■ TASK REQUIREMENTS ■
(A) What does the court do with the judgment in the opinion on Rule 68 offers of judgment?
(B) Duplicate the opinion on Rule 68 offers of judgment word for word, everything from "To be sure, application" down to "in the case.".
(C) Go on with the opinion on Rule 68 offers of judgment from the point where it stops.
# start of PASSAGE
To be sure, application of Rule 68 will require plaintiffs to “think very hard” about whether continued litigation is worthwhile; that is precisely what Rule 68 contemplates.

Marek v. Chesny, 473 U.S. 1, 11, 105 S.Ct. 3012, 87 L.Ed.2d 1 (1985). The State Bar committee notes to the most recent amendments to Rule 68 state that “the Arizona Supreme Court called for consideration of further amendments to make the offer of judgment procedure an even more effective vehicle for the settlement of claims.” The purposes underlying Rule 68 require that joint offers of judgment should be considered in light of all the facts in the case.

IV.

¶31 Based on the foregoing, we affirm the general rule from Duke that unapportioned offers of judgment do not normally trigger Rule 68 sanctions. We also hold there are exceptions to the Duke apportionment rule, depending on the facts of the particular case, that may go beyond the exception recognized in Sheppard. This case is one of them. Trial judges must consider the facts of each case in determining whether a joint, unapportioned offer complies with the rule. As part of this determination, the trial court should also consider whether the joint, unapportioned offer, when compared to the “judgment finally obtained,” see Rule 68, provided the offerees with the ability to “make a meaningful choice” between accepting or rejecting the offer and going forward with the litigation. See Duke, 189 Ariz. at 41, 938 P.2d at 90.

¶ 32 In this case, the offerees received an offer that was in the same form as the judgment finally obtained. Although the offer was unapportioned, so was the judgment. *109The claims upon which the offer was based were intertwined. The offerees were represented by the same counsel. Even if there had not been a joint verdict form, there is no indication whatsoever that the offerees were unable to “make a meaningful choice” between the joint offer and continuing the joint prosecution of their claims at trial. The key here is the parties were able to “make a meaningful choice.” Thus, Rule 68 sanctions are applicable.2

Y.

¶ 33 We reverse the judgment and remand this matter to the trial court for further proceedings consistent with this opinion.

CONCURRING: MAURICE PORTLEY, Presiding Judge and SUSAN A. EHRLICH, Judge.
# end of PASSAGE
# start of DATA PROVIDED
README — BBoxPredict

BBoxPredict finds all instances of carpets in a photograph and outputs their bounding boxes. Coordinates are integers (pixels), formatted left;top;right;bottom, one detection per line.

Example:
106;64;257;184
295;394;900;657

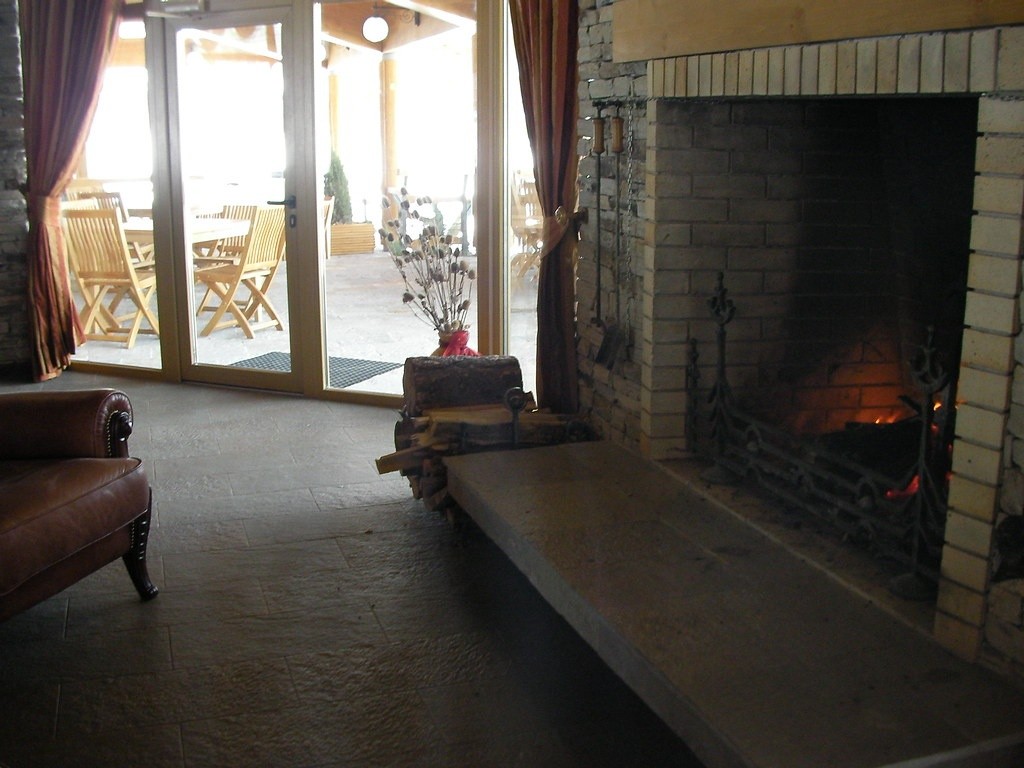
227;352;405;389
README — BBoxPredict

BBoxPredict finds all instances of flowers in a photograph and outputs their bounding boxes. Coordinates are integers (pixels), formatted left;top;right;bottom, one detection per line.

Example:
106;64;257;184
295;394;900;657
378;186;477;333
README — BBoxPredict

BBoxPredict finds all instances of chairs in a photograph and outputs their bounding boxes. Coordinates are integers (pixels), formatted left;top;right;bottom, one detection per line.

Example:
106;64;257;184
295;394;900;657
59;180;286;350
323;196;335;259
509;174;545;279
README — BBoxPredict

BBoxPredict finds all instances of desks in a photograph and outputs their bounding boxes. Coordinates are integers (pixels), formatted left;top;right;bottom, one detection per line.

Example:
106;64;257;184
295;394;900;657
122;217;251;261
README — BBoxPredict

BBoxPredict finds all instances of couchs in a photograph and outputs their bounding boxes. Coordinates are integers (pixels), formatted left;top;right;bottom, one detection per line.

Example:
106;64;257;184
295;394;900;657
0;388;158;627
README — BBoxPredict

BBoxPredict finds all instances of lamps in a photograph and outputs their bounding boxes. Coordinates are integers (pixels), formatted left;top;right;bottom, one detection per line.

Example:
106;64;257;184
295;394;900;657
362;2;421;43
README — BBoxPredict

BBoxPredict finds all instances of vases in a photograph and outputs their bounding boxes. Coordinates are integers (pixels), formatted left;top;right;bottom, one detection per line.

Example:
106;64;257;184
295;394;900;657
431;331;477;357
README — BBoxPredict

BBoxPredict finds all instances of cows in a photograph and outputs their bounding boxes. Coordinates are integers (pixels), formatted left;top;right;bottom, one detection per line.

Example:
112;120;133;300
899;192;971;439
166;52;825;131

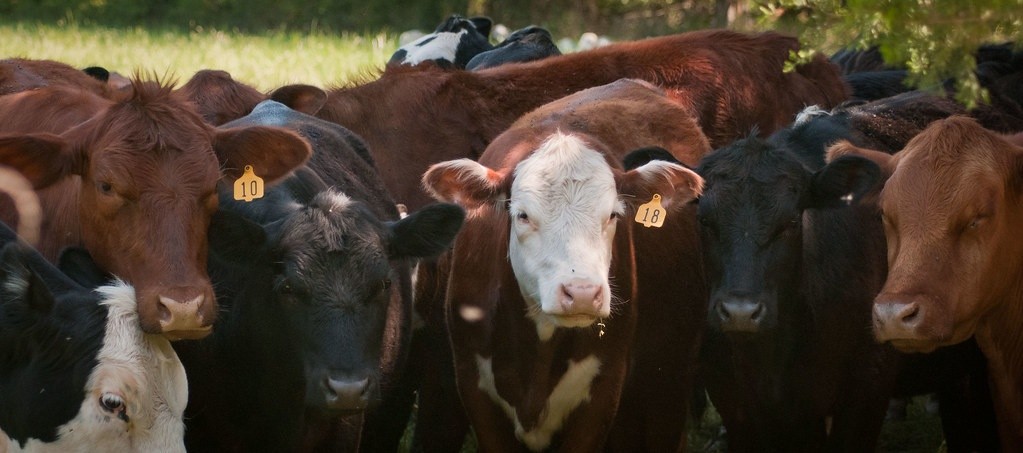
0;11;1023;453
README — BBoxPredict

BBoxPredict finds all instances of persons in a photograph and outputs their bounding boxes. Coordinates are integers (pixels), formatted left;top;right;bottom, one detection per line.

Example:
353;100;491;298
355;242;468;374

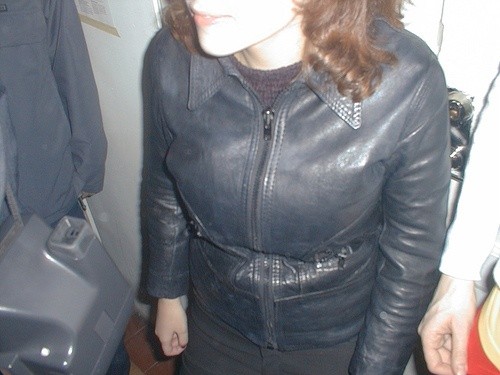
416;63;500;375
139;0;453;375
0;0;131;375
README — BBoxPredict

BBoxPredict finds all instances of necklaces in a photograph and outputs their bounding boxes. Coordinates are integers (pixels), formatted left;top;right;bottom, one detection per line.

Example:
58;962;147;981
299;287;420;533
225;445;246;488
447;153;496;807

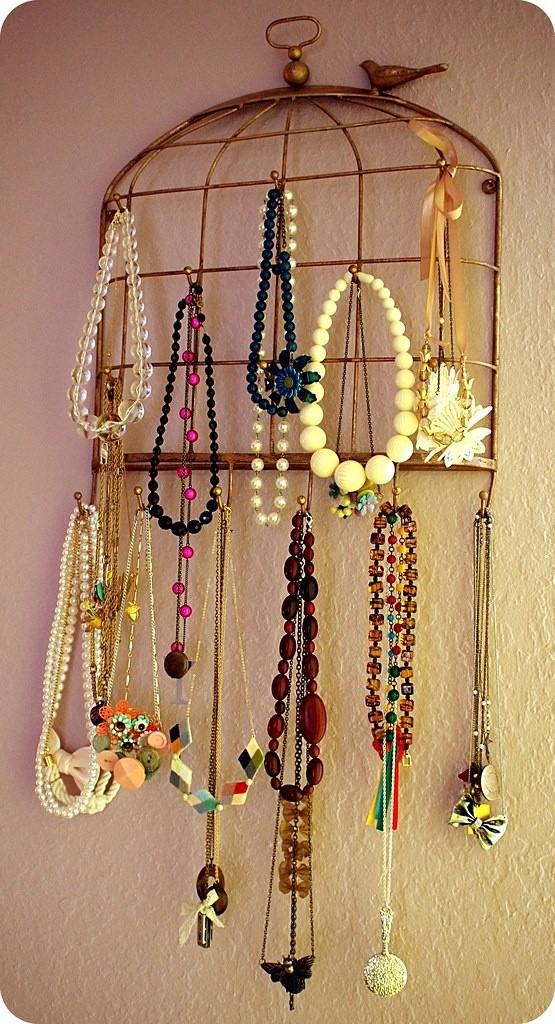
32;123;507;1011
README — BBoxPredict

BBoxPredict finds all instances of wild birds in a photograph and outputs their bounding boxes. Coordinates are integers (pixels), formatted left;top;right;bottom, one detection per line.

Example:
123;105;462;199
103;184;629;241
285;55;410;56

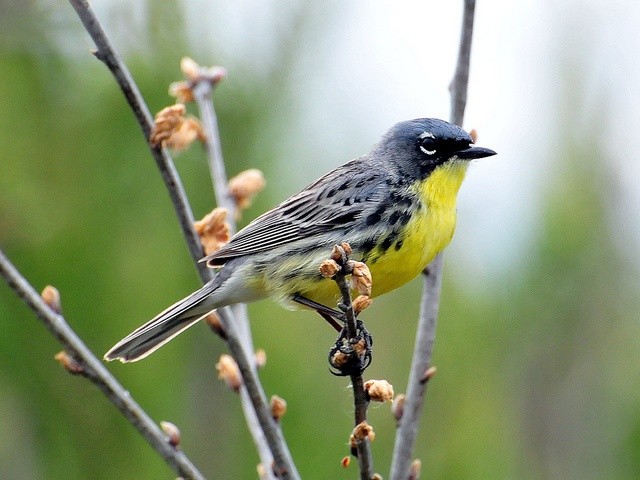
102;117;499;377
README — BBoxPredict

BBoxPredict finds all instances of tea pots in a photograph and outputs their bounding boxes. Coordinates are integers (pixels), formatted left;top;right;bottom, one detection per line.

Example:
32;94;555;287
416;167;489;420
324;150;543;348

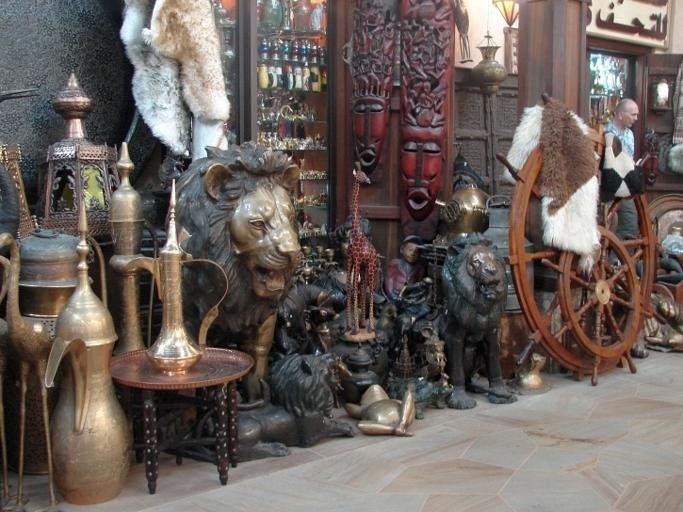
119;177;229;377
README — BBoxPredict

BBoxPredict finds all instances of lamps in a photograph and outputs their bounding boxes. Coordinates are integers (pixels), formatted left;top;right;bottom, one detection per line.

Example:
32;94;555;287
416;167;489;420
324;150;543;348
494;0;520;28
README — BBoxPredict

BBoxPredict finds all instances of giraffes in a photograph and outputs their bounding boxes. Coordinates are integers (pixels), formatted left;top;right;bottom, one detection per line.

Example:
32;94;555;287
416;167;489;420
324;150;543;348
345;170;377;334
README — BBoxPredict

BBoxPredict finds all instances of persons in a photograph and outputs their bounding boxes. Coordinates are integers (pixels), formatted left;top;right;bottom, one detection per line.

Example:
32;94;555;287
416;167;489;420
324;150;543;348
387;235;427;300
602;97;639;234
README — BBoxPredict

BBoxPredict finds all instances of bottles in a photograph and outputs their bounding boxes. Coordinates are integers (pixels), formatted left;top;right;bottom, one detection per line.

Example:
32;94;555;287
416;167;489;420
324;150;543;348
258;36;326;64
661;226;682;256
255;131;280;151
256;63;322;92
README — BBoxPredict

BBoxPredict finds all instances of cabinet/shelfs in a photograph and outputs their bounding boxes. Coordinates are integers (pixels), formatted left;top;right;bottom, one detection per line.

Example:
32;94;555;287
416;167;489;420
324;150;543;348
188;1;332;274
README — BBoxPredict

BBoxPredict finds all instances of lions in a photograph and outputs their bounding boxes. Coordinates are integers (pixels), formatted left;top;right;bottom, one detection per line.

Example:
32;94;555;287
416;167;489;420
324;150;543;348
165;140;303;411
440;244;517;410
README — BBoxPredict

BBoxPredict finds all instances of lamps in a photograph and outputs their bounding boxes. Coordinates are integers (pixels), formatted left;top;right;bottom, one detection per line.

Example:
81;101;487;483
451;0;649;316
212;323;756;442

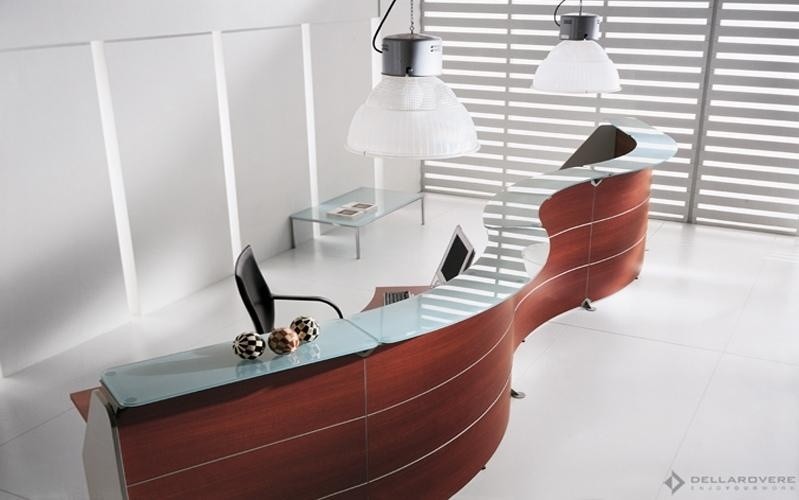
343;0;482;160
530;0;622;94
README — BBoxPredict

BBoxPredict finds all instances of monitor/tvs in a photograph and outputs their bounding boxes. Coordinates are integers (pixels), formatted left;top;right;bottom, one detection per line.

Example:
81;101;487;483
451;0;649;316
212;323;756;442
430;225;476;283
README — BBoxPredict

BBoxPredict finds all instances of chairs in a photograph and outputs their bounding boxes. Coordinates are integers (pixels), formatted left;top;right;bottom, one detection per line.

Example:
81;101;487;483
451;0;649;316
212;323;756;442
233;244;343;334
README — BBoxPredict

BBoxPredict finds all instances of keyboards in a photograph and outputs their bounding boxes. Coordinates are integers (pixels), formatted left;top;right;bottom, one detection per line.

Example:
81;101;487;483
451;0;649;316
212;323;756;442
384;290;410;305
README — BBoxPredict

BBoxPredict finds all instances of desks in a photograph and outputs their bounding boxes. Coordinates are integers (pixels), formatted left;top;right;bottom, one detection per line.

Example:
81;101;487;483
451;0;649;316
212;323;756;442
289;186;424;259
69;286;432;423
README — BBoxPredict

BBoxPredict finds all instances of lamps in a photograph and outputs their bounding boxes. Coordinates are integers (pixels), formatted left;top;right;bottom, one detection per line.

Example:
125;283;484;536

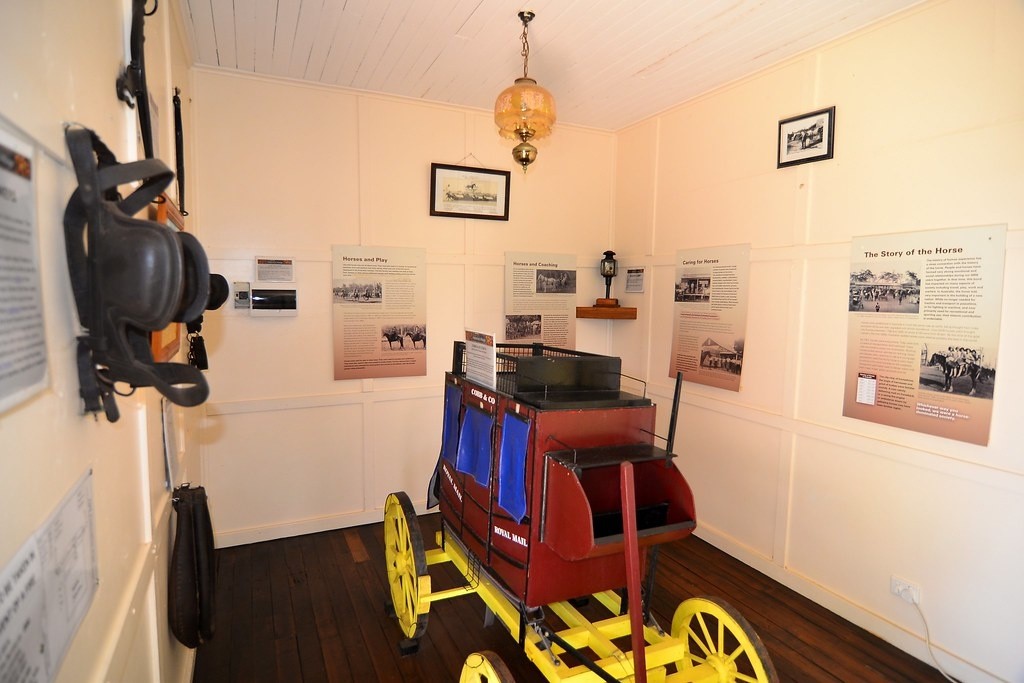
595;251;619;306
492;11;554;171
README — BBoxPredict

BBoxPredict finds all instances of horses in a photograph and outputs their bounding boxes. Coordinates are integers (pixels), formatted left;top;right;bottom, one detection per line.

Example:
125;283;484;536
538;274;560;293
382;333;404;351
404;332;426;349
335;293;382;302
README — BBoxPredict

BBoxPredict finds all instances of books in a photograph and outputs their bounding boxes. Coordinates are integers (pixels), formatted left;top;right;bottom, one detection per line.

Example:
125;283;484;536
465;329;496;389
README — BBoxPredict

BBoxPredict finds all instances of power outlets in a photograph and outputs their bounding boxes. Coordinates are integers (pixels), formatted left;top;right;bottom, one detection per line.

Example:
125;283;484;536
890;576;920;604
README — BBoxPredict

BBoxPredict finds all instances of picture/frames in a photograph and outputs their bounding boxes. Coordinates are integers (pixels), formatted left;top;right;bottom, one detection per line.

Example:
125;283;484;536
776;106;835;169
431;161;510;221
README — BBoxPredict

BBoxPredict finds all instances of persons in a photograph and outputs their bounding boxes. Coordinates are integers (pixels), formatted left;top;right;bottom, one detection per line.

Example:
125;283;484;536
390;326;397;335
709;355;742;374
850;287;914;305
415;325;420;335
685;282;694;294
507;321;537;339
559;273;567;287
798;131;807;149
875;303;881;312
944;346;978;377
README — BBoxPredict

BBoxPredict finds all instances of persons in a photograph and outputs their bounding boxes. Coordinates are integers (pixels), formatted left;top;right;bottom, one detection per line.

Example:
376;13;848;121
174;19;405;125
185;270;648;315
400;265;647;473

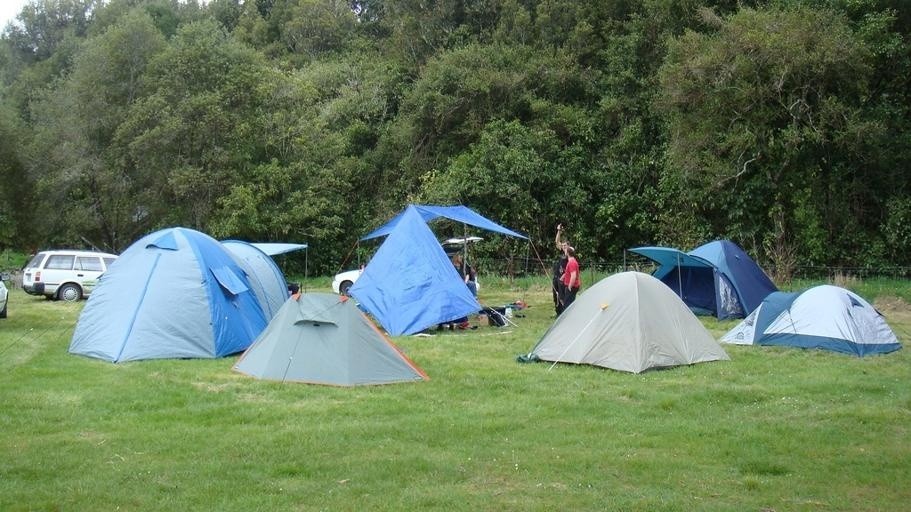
# end of DATA PROVIDED
■ ANSWERS GIVEN ■
(A) It reverses the judgment and remands the matter to the trial court for further proceedings consistent with the opinion.

(B)
To be sure, application of Rule 68 will require plaintiffs to “think very hard” about whether continued litigation is worthwhile; that is precisely what Rule 68 contemplates.

Marek v. Chesny, 473 U.S. 1, 11, 105 S.Ct. 3012, 87 L.Ed.2d 1 (1985). The State Bar committee notes to the most recent amendments to Rule 68 state that “the Arizona Supreme Court called for consideration of further amendments to make the offer of judgment procedure an even more effective vehicle for the settlement of claims.” The purposes underlying Rule 68 require that joint offers of judgment should be considered in light of all the facts in the case.

(C)
. In Duke, this court cited with approval Rama-danis v. Stupak, 104 Nev. 57, 752 P.2d 767 (1988), and Morgan v. Demille, 106 Nev. 671, 799 P.2d 561 (1990). Duke, 189 Ariz. at 40, 938 P.2d at 89. In Morgan, the Nevada Supreme Court held an unapportioned offer by a husband and wife to a single defendant invalid for purposes of granting sanctions when the husband and wife obtained a more favorable verdict. 799 P.2d at 562-63. However, both Morgan and Ramadanis have been superseded by statute. Nevada has since adopted rule and statutory changes that eliminate the apportionment rule in circumstances in which multiple parties have a unity of interest and may make a joint decision whether to accept an offer of judgment. See Nev. R. Civ. P. 68; Nev.Rev.Stat. § 17.115. See also RTTC Commc’ns, LLC v. Saratoga Flier, Inc., 121 Nev. 34, 110 P.3d 24, 29 (2005) (discussing rule and statutory changes).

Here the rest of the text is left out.